**PROVIDED TEXT**
■ ■ ■ ■ ■ ■ ■

Last year taught me that lesson with quiet brutality, through deadlines, responsibilities, and the exhausting insistence of forward motion. I often wondered how I reached that realisation.

I started playing the Rockstar game Red Dead Redemption 2 last January and found myself unable to leave that world. For someone who had never been a gaming enthusiast, this was unusual. Yet it felt different from anything I had experienced before, even though I had previously spent long hours immersed in digital worlds.

Its never-ending evenings and covert late nights had little to do with progress or completion. Instead, it was about lingering a little longer in a place that had begun to offer something tangible: a space to calm down, think, and process things that real life rarely allows away from screens.

Like many people my age, movement defines my existence. Days stretch longer than expected, moving from hectic university courses to part-time jobs and a never-ending pursuit of stability. Unwinding becomes something postponed rather than practised. There is always a task waiting to be completed and another obligation ready to take its place. Urgency haunts even moments meant for rest. Exhaustion becomes a recognised constant, and productivity turns into a measure of worth.

Against that backdrop, Red Dead Redemption 2 feels almost defiant.

When I launch the game, there is no hurry. Sometimes I ride my white Arabian horse through vast stretches of the Wild West, letting the land unfold slowly, the sky wide and indifferent. Other times, I am a wanted man, leaping onto a stolen train and watching towns slip by as steel cuts through distance. I move without purpose and without pressure. I travel not to arrive, but simply to exist.

What surprises me most is how often I choose to do nothing remarkable. I complete small chores around camp. I fish beside quiet rivers. I sit by fires and listen to conversations that demand neither my attention nor my participation. These moments, mundane by design, lift a kind of tiredness from me that sleep alone often cannot. There is relief in usefulness without expectation, in effort unmeasured by outcome.

Red Dead Redemption 2 feels like the greatest western ever written, except it allows me inside its pages. I do not merely observe Arthur Morgan’s journey through loyalty, regret, and inevitable loss. I inhabit it. The game rejects the illusion of total control. It gently but firmly reminds you that no matter how carefully you move, some endings cannot be avoided. Rather than discouraging me, that understanding feels grounding.

Perhaps that is why it resonates so deeply. This game demands patience in a world increasingly obsessed with optimised schedules, precise goals, and constant self-improvement. It values presence over achievement. It teaches that meaning often lives in the spaces between action: the ride before a mission, the pause before a choice, the quiet before consequences arrive.

Last year, I believed I could postpone feeling. That I could store my exhaustion, confusion, and disappointment for a later time when life would finally allow rest. But life does not negotiate. It rarely stops, collecting moments whether or not you are prepared for them. You either experience them fully or you do not.

In an unexpected way, Red Dead Redemption 2 became a mirror. Time without guilt, introspection without hurry, and rest without regret were things it revealed to me that I had been denying myself. It reminded me that pausing is a survival strategy, not a sign of a lack of ambition.

I do not know how I would have survived the past year without it. Without this quiet refuge that asked nothing of me except attention. Without a world that made space for stillness when my own life offered none.

For now, these cold, lazy Fridays have become sacred. They are my way of meeting life gently, without resistance. A small ritual of return. A quiet reminder that I still get to choose how I travel through a world without checkpoints.

So I meet these moments in the same gentle, unhurried way the game greets me.

Quietly.
Without urgency.
And with a simple, unassuming, “Howdy, partner.”

■ ■ ■ ■ ■ ■ ■

**JOB 1**
According to the essay on Red Dead Redemption 2, what kind of horse does the writer ride through the Wild West?

■ ■ ■ ■ ■ ■ ■

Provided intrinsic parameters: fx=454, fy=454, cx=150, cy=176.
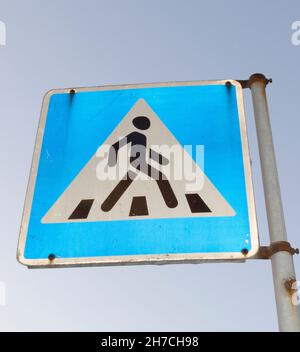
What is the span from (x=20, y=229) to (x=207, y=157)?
0.66 metres

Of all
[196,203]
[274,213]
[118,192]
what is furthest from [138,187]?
[274,213]

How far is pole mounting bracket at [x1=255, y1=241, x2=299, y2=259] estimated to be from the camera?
48.9 inches

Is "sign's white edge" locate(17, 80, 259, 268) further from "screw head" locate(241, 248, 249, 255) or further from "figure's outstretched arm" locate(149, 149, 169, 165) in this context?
"figure's outstretched arm" locate(149, 149, 169, 165)

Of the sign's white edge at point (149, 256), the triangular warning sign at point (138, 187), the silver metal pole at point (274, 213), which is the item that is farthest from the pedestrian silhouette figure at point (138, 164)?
the silver metal pole at point (274, 213)

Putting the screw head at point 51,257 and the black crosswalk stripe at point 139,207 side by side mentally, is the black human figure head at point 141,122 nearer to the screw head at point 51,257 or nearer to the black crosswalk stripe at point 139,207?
the black crosswalk stripe at point 139,207

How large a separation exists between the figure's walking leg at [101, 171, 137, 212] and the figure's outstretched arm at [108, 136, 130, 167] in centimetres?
9

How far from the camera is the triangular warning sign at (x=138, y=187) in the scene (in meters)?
1.43

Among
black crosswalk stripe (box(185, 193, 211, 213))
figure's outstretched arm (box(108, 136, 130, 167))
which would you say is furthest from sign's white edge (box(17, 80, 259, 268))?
figure's outstretched arm (box(108, 136, 130, 167))

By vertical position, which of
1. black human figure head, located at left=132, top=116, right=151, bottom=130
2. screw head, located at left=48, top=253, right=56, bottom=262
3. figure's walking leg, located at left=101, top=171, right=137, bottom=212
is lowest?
screw head, located at left=48, top=253, right=56, bottom=262

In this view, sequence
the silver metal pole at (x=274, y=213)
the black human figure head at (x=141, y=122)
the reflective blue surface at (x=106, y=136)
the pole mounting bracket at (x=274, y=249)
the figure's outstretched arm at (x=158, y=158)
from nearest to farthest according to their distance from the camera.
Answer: the silver metal pole at (x=274, y=213) < the pole mounting bracket at (x=274, y=249) < the reflective blue surface at (x=106, y=136) < the figure's outstretched arm at (x=158, y=158) < the black human figure head at (x=141, y=122)

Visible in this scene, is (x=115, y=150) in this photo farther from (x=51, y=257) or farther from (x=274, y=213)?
(x=274, y=213)

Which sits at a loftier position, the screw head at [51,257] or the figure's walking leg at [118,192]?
the figure's walking leg at [118,192]

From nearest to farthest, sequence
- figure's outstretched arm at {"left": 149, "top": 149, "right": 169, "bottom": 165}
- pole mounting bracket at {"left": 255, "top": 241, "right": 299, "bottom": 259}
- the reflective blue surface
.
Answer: pole mounting bracket at {"left": 255, "top": 241, "right": 299, "bottom": 259}
the reflective blue surface
figure's outstretched arm at {"left": 149, "top": 149, "right": 169, "bottom": 165}
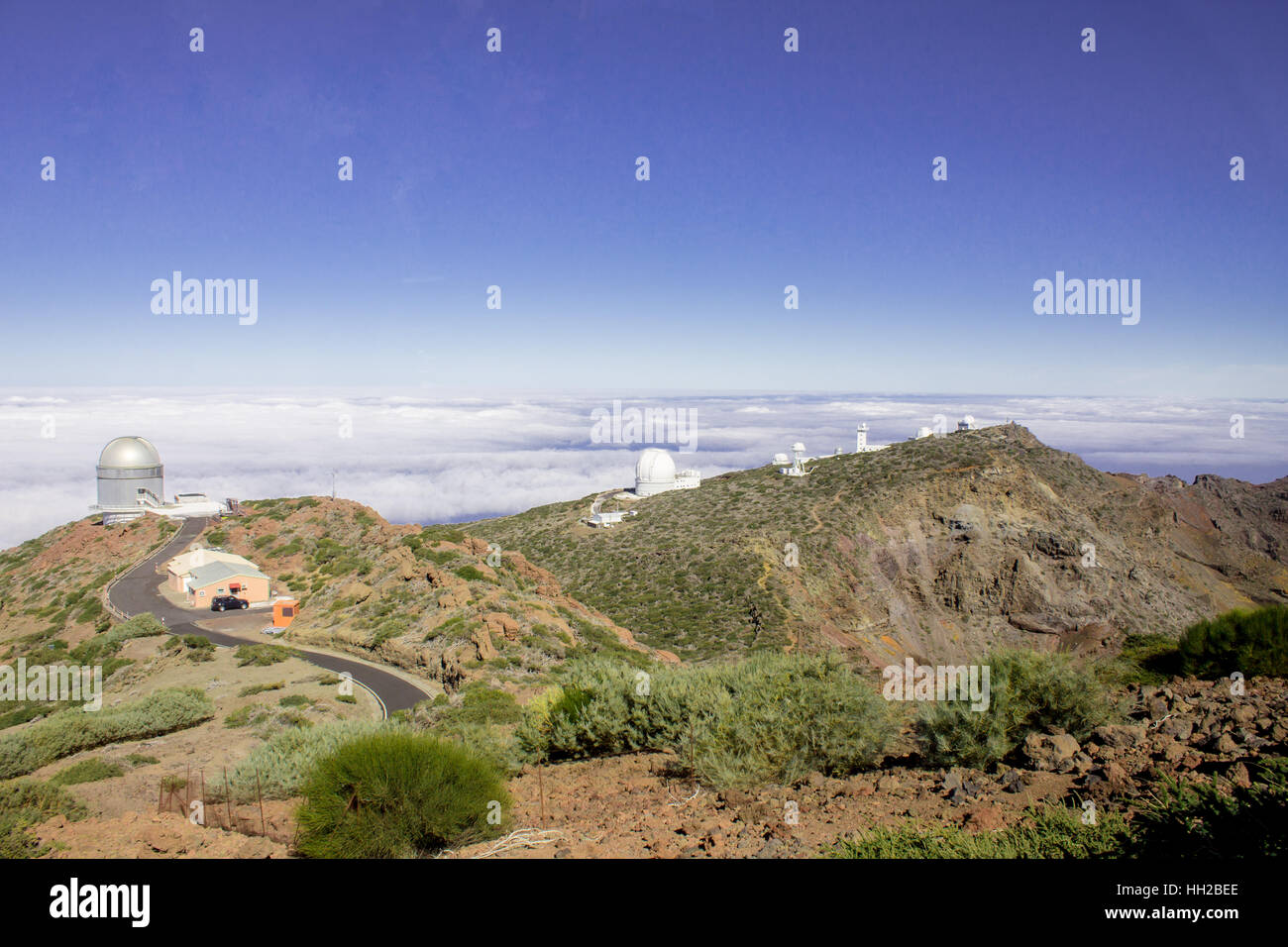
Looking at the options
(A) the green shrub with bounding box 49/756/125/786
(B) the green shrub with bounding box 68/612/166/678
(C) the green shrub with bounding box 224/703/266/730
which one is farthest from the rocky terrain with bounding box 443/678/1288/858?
(B) the green shrub with bounding box 68/612/166/678

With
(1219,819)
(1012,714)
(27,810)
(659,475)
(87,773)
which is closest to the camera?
(1219,819)

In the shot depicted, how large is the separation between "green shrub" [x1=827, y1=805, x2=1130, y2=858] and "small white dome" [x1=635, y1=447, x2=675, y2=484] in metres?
47.7

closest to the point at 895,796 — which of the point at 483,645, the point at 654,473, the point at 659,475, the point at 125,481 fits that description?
the point at 483,645

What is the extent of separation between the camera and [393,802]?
631cm

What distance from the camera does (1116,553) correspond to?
40.4 meters

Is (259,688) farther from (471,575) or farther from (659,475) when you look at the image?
(659,475)

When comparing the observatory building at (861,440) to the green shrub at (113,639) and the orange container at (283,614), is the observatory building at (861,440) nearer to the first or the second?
the orange container at (283,614)

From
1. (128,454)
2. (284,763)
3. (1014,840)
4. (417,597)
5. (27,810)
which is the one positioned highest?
(128,454)

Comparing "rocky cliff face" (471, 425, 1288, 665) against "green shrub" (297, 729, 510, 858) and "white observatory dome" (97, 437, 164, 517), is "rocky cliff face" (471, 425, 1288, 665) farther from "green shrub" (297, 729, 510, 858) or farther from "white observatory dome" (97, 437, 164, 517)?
"white observatory dome" (97, 437, 164, 517)

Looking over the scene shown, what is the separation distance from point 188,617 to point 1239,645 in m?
31.3

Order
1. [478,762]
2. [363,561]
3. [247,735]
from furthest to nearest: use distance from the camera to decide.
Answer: [363,561] < [247,735] < [478,762]
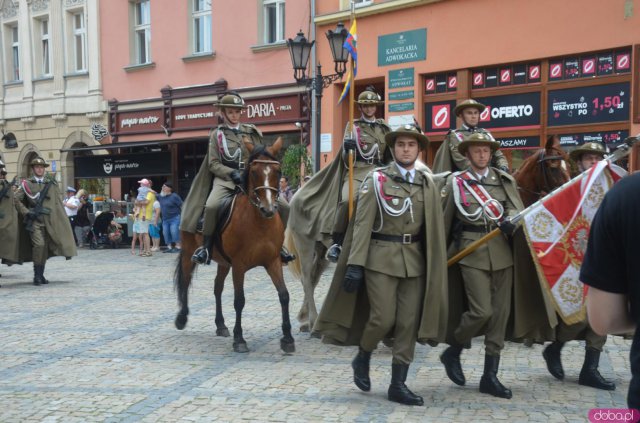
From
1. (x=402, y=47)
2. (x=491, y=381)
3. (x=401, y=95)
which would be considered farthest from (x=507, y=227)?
(x=402, y=47)

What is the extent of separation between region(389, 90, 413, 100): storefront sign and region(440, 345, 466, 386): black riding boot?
1338cm

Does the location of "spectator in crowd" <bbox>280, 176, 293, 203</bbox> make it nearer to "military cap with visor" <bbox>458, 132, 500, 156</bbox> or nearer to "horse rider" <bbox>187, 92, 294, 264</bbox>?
"horse rider" <bbox>187, 92, 294, 264</bbox>

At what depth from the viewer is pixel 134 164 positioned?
24.2 m

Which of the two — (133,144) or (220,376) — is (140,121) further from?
(220,376)

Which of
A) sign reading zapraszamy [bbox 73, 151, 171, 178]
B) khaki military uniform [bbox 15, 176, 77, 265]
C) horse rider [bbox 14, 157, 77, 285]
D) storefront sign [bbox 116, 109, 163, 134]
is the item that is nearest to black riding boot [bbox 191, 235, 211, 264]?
horse rider [bbox 14, 157, 77, 285]

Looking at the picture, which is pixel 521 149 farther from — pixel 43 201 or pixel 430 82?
pixel 43 201

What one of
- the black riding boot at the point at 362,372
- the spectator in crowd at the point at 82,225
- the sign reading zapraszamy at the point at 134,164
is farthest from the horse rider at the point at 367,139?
the sign reading zapraszamy at the point at 134,164

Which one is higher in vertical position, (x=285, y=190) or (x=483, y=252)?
(x=285, y=190)

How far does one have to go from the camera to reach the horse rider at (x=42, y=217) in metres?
14.0

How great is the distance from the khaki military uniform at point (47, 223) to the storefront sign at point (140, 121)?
10.8 metres

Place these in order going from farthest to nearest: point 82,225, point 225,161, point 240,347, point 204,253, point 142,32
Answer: point 142,32
point 82,225
point 225,161
point 204,253
point 240,347

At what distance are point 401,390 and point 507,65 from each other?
13.0 m

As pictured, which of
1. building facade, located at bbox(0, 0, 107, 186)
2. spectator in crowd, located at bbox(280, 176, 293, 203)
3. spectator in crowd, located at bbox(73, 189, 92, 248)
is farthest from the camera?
building facade, located at bbox(0, 0, 107, 186)

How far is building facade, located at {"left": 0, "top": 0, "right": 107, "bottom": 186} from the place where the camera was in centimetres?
2662
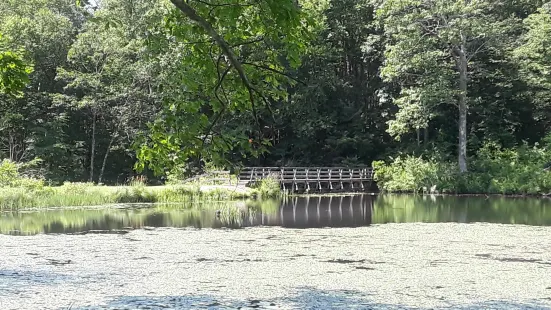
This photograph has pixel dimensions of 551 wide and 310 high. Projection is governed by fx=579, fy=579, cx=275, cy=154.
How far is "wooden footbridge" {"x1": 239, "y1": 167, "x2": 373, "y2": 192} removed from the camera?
28.7 m

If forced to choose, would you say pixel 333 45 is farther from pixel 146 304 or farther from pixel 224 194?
pixel 146 304

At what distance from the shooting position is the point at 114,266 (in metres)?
8.80

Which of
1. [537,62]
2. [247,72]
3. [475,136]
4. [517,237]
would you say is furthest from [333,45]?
[247,72]

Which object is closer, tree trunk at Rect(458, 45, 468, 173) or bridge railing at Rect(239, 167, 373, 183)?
tree trunk at Rect(458, 45, 468, 173)

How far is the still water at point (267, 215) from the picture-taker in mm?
14305

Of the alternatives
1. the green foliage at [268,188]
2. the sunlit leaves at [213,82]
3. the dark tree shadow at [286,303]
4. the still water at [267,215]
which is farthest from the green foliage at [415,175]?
the sunlit leaves at [213,82]

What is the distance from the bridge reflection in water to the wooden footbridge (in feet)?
20.9

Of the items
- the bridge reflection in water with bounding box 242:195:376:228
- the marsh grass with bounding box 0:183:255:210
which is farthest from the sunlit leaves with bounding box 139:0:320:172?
the marsh grass with bounding box 0:183:255:210

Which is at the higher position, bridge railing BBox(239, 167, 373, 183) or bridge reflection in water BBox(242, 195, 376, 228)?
bridge railing BBox(239, 167, 373, 183)

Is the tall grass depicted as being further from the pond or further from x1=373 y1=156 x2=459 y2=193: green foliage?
x1=373 y1=156 x2=459 y2=193: green foliage

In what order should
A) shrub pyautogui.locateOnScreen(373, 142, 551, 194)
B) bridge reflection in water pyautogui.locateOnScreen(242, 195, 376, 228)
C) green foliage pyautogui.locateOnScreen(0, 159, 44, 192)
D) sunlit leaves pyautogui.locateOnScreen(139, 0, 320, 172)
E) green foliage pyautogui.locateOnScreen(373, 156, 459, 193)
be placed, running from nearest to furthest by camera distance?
sunlit leaves pyautogui.locateOnScreen(139, 0, 320, 172) < bridge reflection in water pyautogui.locateOnScreen(242, 195, 376, 228) < green foliage pyautogui.locateOnScreen(0, 159, 44, 192) < shrub pyautogui.locateOnScreen(373, 142, 551, 194) < green foliage pyautogui.locateOnScreen(373, 156, 459, 193)

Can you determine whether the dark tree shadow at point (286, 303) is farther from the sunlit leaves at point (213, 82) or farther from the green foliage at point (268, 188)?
the green foliage at point (268, 188)

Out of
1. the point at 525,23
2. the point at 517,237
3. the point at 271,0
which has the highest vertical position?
the point at 525,23

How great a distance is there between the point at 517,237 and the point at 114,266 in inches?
311
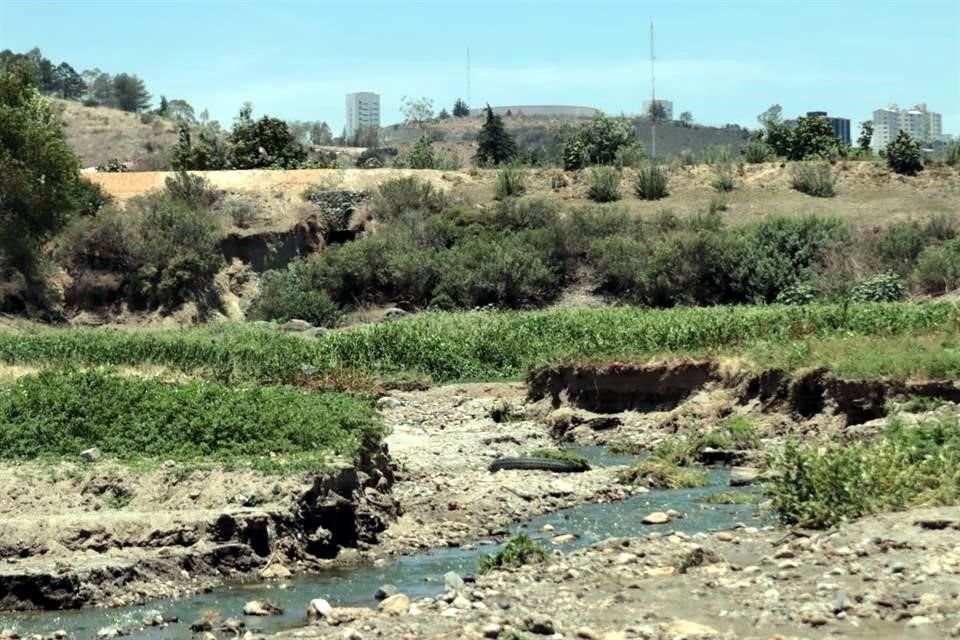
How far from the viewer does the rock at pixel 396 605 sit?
1208 centimetres

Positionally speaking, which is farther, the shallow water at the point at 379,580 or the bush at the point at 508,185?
the bush at the point at 508,185

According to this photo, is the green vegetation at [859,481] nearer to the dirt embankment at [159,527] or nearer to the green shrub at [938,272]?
the dirt embankment at [159,527]

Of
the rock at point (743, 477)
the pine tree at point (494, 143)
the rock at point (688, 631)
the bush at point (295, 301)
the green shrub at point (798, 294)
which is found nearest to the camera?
the rock at point (688, 631)

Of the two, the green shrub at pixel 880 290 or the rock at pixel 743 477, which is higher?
the green shrub at pixel 880 290

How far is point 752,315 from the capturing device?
109 ft

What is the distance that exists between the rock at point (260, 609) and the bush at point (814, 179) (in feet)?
165

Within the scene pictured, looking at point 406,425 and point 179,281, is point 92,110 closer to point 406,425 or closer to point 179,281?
point 179,281

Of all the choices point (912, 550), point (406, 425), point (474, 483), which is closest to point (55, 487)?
point (474, 483)

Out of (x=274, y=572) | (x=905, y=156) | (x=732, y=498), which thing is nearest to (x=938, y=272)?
(x=905, y=156)

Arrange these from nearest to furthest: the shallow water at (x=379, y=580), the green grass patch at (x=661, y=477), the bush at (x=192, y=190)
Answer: the shallow water at (x=379, y=580) → the green grass patch at (x=661, y=477) → the bush at (x=192, y=190)

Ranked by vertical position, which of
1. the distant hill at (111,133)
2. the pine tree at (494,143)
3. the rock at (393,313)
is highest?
the distant hill at (111,133)

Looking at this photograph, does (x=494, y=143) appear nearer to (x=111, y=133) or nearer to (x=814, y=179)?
(x=814, y=179)

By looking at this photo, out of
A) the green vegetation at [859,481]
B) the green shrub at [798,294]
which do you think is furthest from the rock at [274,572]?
the green shrub at [798,294]

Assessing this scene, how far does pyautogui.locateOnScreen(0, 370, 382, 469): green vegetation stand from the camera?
57.9 feet
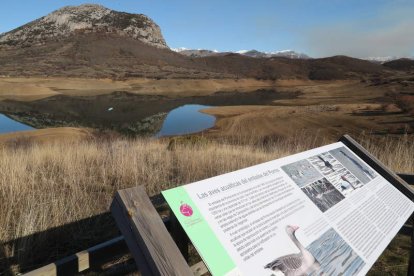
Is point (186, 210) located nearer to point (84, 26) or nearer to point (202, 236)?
point (202, 236)

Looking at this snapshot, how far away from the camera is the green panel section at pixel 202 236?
5.61ft

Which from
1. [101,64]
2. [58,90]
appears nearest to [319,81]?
[101,64]

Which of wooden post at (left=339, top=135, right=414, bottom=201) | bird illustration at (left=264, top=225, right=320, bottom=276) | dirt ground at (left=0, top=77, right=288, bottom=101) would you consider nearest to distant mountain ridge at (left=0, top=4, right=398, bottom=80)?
dirt ground at (left=0, top=77, right=288, bottom=101)

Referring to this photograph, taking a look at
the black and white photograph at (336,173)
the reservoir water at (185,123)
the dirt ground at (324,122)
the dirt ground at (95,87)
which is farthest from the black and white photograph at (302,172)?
the dirt ground at (95,87)

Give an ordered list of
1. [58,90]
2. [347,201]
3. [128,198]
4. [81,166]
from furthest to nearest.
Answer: [58,90]
[81,166]
[347,201]
[128,198]

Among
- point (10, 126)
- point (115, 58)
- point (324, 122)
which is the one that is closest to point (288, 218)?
point (324, 122)

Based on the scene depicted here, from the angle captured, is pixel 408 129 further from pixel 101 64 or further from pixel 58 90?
pixel 101 64

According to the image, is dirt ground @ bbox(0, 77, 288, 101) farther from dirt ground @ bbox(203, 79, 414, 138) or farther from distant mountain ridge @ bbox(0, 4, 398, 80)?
dirt ground @ bbox(203, 79, 414, 138)

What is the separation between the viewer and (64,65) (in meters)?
78.1

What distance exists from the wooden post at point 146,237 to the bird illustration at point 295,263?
511 millimetres

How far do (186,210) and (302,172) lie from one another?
1257mm

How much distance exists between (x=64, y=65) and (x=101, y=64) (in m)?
8.55

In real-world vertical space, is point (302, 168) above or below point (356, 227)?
above

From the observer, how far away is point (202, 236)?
1.76 metres
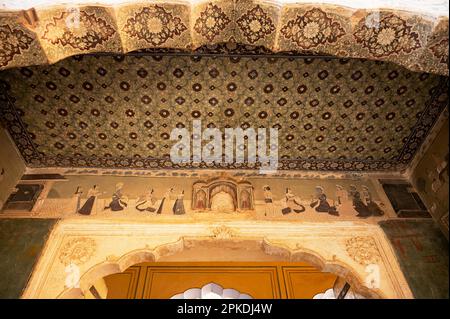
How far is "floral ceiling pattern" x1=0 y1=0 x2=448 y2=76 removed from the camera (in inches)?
121

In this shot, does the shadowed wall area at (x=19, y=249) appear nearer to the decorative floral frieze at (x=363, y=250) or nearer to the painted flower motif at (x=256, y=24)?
the painted flower motif at (x=256, y=24)

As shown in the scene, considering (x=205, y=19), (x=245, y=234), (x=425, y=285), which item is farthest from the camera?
(x=245, y=234)

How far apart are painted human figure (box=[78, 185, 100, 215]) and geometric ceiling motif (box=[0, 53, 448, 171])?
0.44 metres

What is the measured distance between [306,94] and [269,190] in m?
1.34

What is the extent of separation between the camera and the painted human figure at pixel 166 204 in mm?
4395

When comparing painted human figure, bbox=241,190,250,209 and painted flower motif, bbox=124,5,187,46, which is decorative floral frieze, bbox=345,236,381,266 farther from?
painted flower motif, bbox=124,5,187,46

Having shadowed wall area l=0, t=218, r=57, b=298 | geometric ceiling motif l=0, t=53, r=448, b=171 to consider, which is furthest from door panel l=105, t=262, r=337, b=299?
shadowed wall area l=0, t=218, r=57, b=298

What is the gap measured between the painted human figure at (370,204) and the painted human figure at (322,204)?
0.45m

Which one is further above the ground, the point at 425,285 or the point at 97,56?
the point at 97,56

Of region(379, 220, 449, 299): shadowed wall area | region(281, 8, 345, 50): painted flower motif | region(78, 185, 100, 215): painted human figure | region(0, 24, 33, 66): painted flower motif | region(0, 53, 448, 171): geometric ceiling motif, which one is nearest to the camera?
region(0, 24, 33, 66): painted flower motif

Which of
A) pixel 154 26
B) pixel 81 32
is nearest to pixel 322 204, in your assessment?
pixel 154 26

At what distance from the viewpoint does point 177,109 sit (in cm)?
437
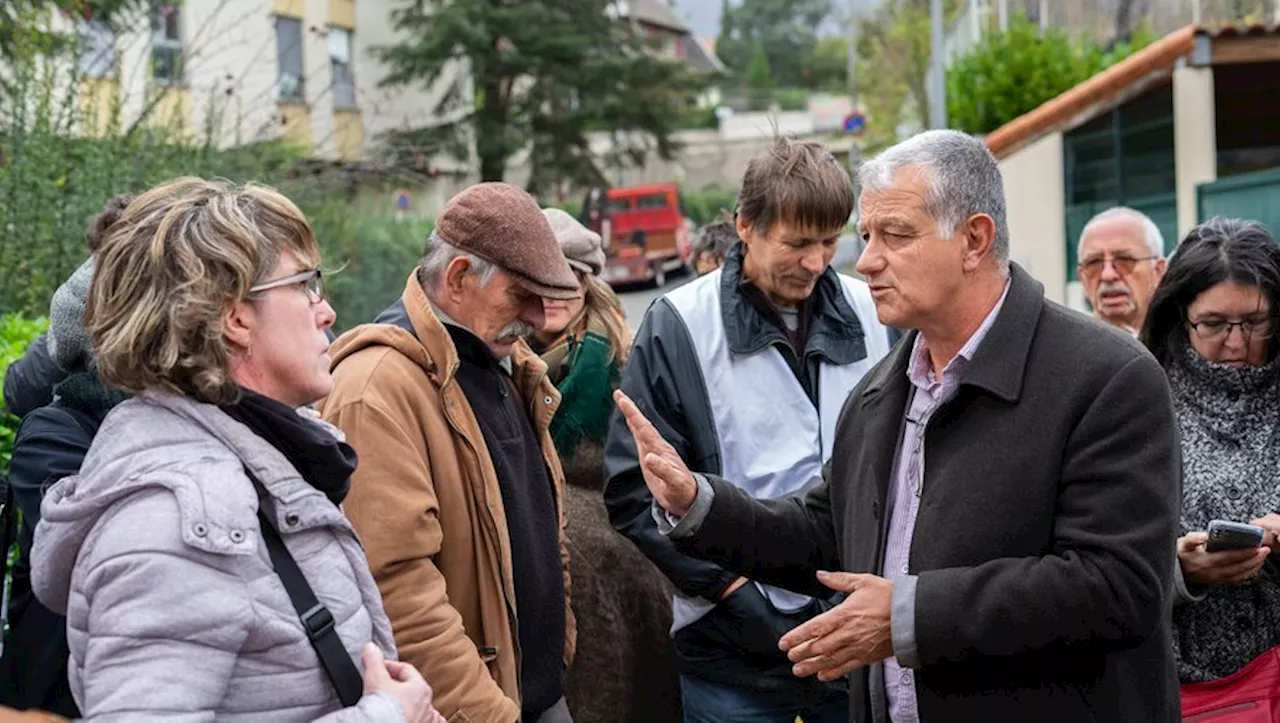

■ ■ ■ ■ ■ ■ ■

**JOB 2**
Reproduce the records word for word, starting at the beginning of the records and ending with the line that contains "48.9 inches", leaving out the pictures.

**FULL SOLUTION 1**
A white Arabian horse.

**FULL SOLUTION 2**
Provided intrinsic parameters: fx=454, fy=454, cx=150, cy=176.
What is the span from (x=20, y=229) to (x=207, y=157)?
0.66 metres

Of all
[196,203]
[274,213]
[118,192]
what is furthest from [138,187]?
[274,213]

How far is pole mounting bracket at [x1=255, y1=241, x2=299, y2=259] estimated to be from the camera?
48.9 inches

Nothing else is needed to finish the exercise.